I’m giggling with delight as I drive south. I take I-55, pretty sure that’s the way to go to New Orleans. I’m pretty sure the call is coming from there or close to there. Absently, I notice that I bruised my hand and split a knuckle when I backhanded her.
“Why, Jessica,” I say aloud, “that’s all the fight you had in you, poor girl? You should have given yourself to the call.”
I drive all the way to Jackson and stop for gas there. She has been thumping around in the trunk, so I find a place with few other customers and gas up quickly. When another car is pulling in, I stop immediately and drive away before she attracts attention. The tank isn’t full, but it will get me another hundred miles or so.

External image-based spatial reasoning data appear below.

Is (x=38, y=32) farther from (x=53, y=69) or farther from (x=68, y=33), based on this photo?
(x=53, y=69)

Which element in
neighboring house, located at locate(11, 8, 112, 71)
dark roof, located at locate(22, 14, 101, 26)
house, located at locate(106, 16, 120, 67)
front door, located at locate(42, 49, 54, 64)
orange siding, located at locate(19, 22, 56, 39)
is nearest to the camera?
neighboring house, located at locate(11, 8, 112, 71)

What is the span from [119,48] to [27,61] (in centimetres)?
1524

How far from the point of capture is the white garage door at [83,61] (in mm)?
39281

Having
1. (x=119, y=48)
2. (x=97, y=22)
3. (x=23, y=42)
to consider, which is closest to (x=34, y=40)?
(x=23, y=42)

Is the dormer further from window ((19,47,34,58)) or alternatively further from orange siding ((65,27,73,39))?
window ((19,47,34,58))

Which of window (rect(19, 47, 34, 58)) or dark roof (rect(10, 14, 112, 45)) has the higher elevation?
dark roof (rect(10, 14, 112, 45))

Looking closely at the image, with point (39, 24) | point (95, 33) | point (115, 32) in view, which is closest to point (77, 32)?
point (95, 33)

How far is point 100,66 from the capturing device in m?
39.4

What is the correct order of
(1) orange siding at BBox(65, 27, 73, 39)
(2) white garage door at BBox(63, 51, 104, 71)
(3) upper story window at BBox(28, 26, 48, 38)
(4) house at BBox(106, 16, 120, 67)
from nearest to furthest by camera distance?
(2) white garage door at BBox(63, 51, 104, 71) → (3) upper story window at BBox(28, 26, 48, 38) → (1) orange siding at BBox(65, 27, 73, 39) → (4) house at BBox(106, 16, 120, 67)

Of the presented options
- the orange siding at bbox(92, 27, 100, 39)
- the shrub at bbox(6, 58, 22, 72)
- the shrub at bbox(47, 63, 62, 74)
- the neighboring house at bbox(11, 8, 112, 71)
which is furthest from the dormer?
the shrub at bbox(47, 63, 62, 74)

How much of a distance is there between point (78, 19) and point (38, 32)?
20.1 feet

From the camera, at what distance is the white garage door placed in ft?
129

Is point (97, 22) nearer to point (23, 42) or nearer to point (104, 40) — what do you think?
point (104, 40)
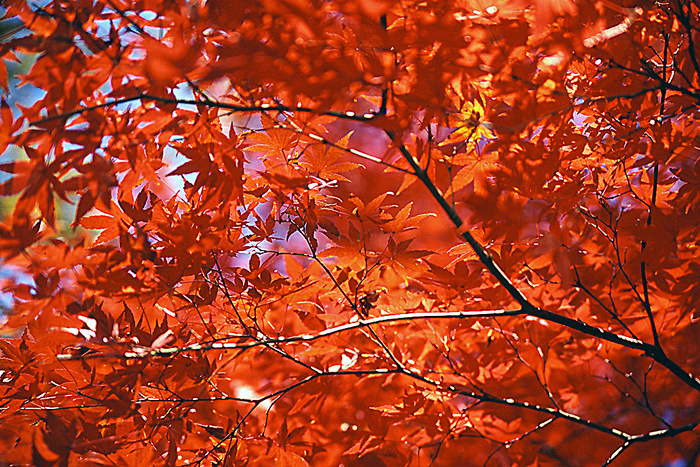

On the other side of Jackson, in the dark, I find a side road that seems to go nowhere and pull off there. I open the trunk with my key fob, standing to one side with the jack handle at the ready. I see by the trunk light that she hasn’t freed herself. I smile, the real smile, and reach in to hit her. I pause when I see her eyes. She isn’t afraid. She’s angry. Oh, Jessica.